What to do: Omit every picture, then return the listing verbatim.
################
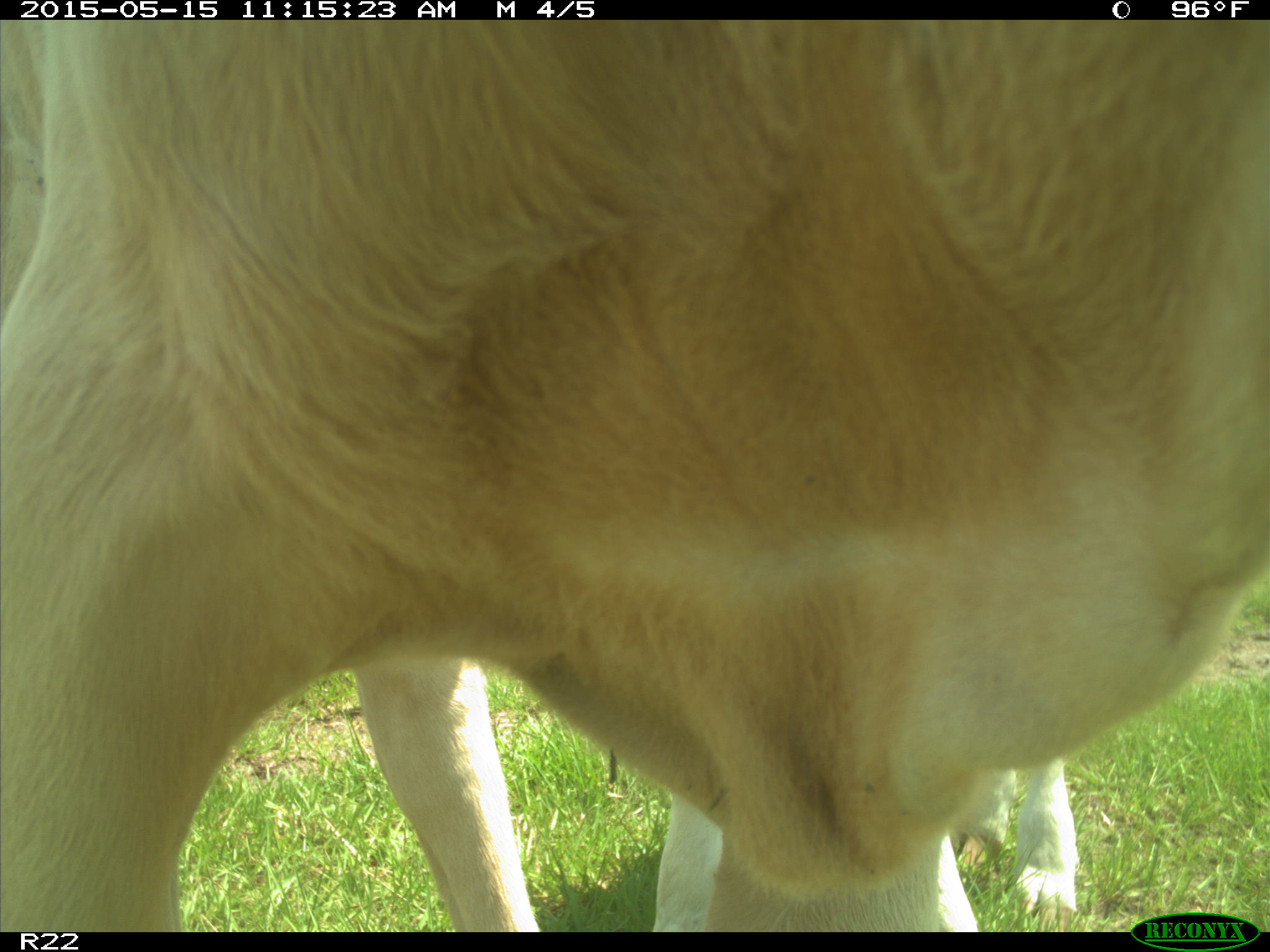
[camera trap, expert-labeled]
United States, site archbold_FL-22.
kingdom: Animalia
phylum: Chordata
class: Mammalia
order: Artiodactyla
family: Bovidae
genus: Bos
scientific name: Bos taurus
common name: domestic cow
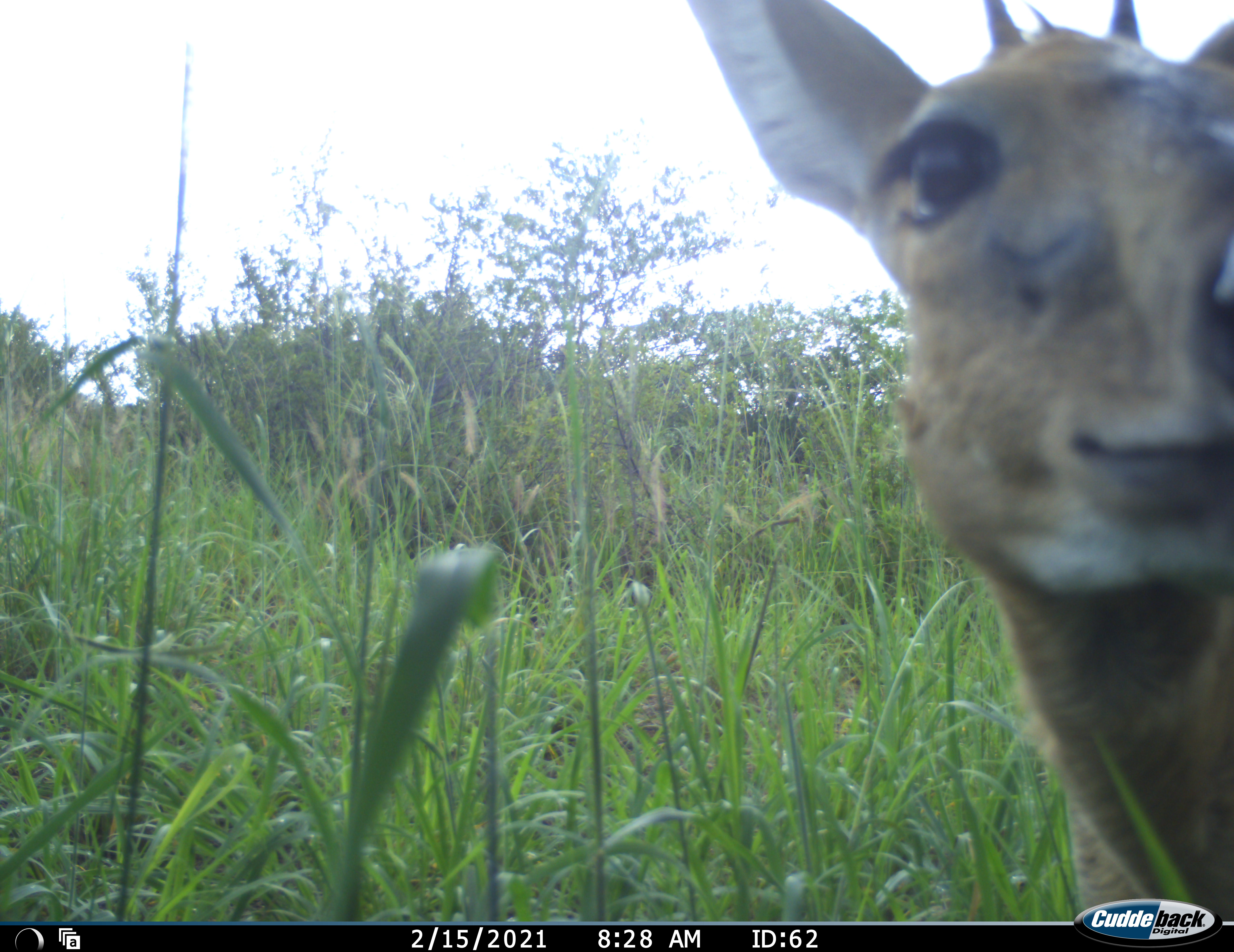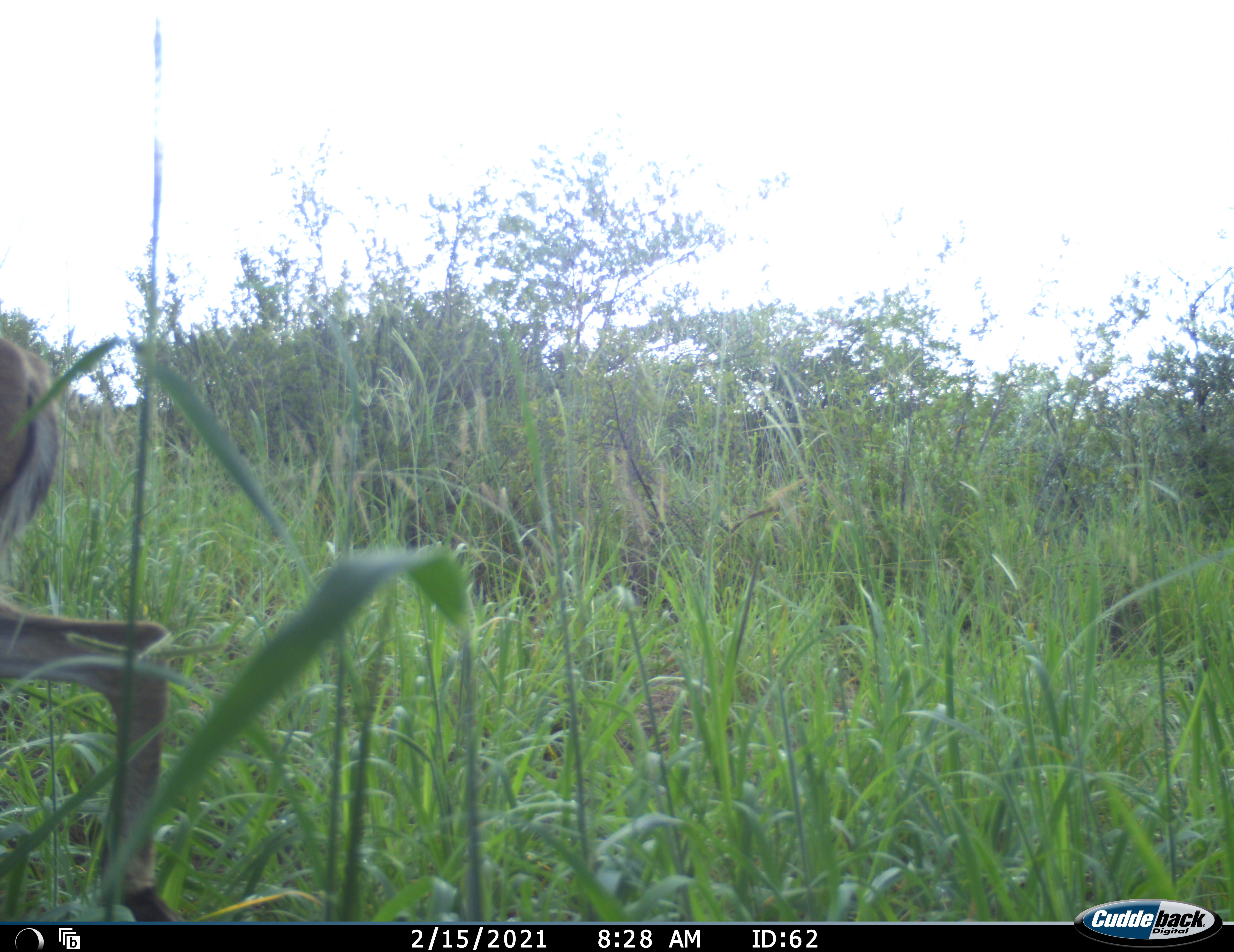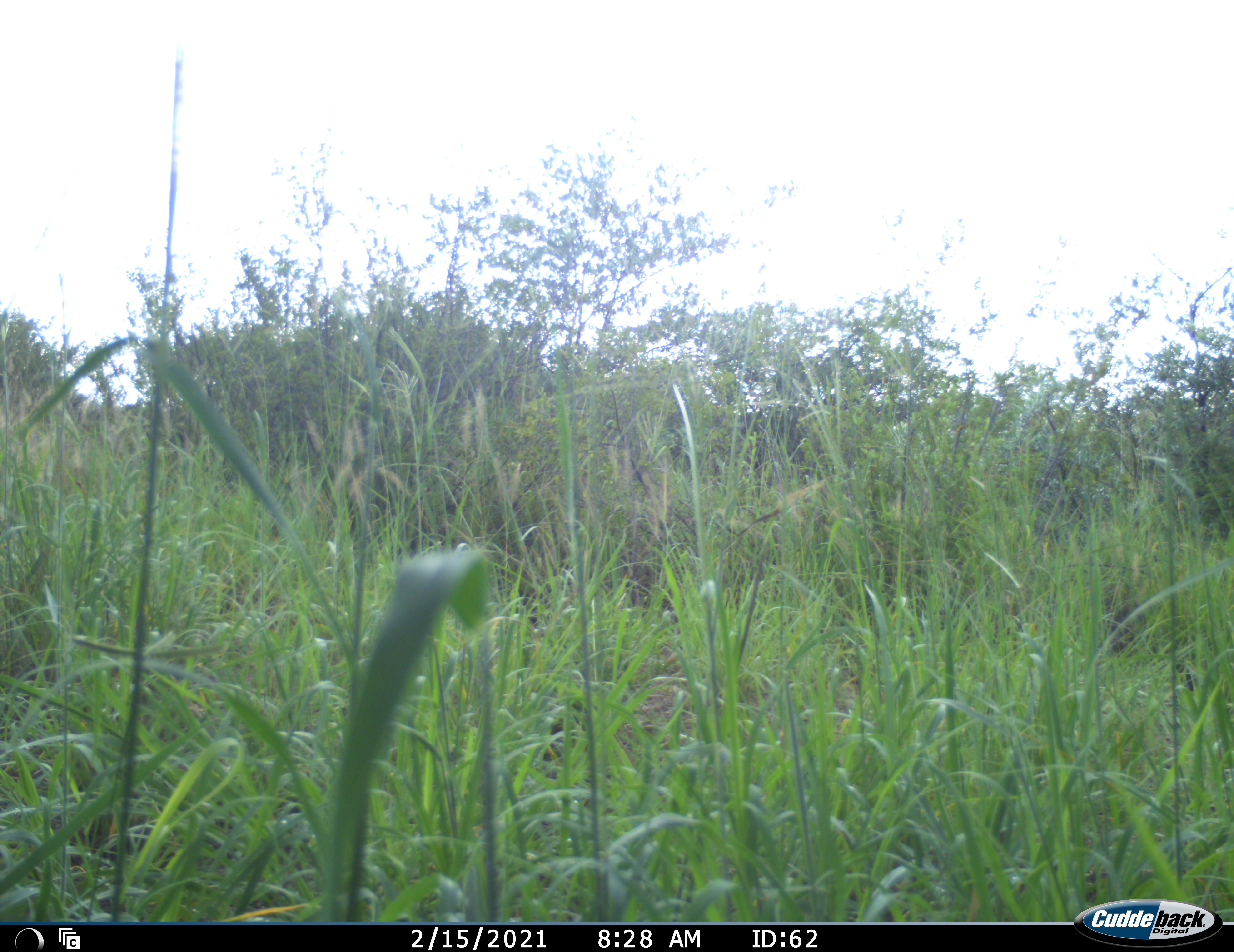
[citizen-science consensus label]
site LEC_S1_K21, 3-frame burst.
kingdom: Animalia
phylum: Chordata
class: Mammalia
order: Artiodactyla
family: Bovidae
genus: Sylvicapra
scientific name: Sylvicapra grimmia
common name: common duiker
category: duikercommongrey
Duikercommongrey (common duiker) (Sylvicapra grimmia), count 1. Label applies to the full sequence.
################
Answer for this exercise:
[camera trap, expert-labeled]
United States, site archbold_FL-22.
kingdom: Animalia
phylum: Chordata
class: Mammalia
order: Artiodactyla
family: Bovidae
genus: Bos
scientific name: Bos taurus
common name: domestic cow
[citizen-science consensus label]
site LEC_S1_K21, 3-frame burst.
kingdom: Animalia
phylum: Chordata
class: Mammalia
order: Artiodactyla
family: Bovidae
genus: Sylvicapra
scientific name: Sylvicapra grimmia
common name: common duiker
category: duikercommongrey
Duikercommongrey (common duiker) (Sylvicapra grimmia), count 1. Label applies to the full sequence.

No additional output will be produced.